Primeiro era uma bola negra flutuando lentamente. Foi aumentando e percebi que eu estava indo em sua direção, cada vez mais rápido. Senti uma força absurda me puxando pelas pernas mas não conseguia fazer barulho, era como se todo o ar deixasse de existir.

Quando acordei estava num lugar horrível, seco. Várias pessoas empurravam enormes sacos de moedas colina acima, fazendo um esforço absurdo e, quando chegavam no topo, não suportavam o peso e rolavam até a base para começar tudo de novo.

Estava no inferno, no 4º círculo para ser mais exato, o círculo da avareza e desperdício. Fiquei inconsciente pelos três primeiros círculos, limbo, luxúria e gula. Ainda bem.

Flutuava rápido, sento arrastado e vendo todo o sofrimento das almas julgadas lá embaixo. Passei pelo 5º círculo (raiva e mau humor), assustado com a fúria que as almas brigavam umas com as outras pela eternidade nas águas de um pântano escuro.
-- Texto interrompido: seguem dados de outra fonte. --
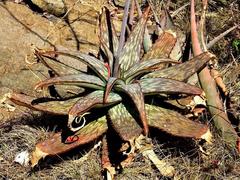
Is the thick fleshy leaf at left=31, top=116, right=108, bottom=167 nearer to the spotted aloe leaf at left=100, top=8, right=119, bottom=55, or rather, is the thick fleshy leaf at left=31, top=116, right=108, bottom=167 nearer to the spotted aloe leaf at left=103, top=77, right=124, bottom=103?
the spotted aloe leaf at left=103, top=77, right=124, bottom=103

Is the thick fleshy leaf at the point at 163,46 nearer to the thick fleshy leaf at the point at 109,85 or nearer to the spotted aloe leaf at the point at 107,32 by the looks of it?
the spotted aloe leaf at the point at 107,32

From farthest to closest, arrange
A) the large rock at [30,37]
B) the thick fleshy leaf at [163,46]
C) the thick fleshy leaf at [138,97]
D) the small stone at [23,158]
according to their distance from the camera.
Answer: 1. the large rock at [30,37]
2. the thick fleshy leaf at [163,46]
3. the small stone at [23,158]
4. the thick fleshy leaf at [138,97]

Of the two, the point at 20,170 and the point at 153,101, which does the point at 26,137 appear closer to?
the point at 20,170

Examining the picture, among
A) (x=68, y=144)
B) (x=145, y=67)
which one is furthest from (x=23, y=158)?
(x=145, y=67)

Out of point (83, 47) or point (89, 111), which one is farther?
point (83, 47)

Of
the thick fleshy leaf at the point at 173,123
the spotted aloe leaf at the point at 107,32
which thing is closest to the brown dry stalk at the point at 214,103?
the thick fleshy leaf at the point at 173,123

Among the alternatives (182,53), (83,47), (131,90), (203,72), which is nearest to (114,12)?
(83,47)

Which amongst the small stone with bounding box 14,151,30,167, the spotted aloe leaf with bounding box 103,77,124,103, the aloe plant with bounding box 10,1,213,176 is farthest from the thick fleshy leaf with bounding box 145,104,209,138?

O 6º círculo era bonito de se ver ao longe, mas horrível quando passei ao lado de tumbas flamejantes e dos gritos que vinham delas.

O 7º(violência) chamou minha atenção, era dividido em três partes, um rio de sangue fervente onde os pecadores da violência eram imersos, árvores e arbustos que frutificavam os corpos de suicidas e alimentavam harpias e abutres, e um deserto de areias quentes onde blasfemadores jaziam deitados.

Apenas descendo uma montanha enorme era possível chegar no 8º e 9º círculos. O 8º (fraude) era separado em 10 partes, que não consegui identificar além dos falsos profetas, que possuíam as cabeças viradas pra trás, sem ver nada do que vinha a frente. E no 9º (traição) já podia sentir o frio, vendo traidores enterrados no gelo.

O diabo fica no centro, tentando fugir mas não consegue pelos ventos frios que o aprisionam. Ele mastiga grandes traidores com raiva. Ali eu parei, ele me olhou nos olhos e eu senti tapinhas nas costas:
– Bonito hein, dormindo de novo.

E a professora me pediu para descrever o aparelho digestivo do gafanhoto, eu sabia mas não quis responder. Também não sei dizer porque não quis responder, mas isso não é interessante, eu acho.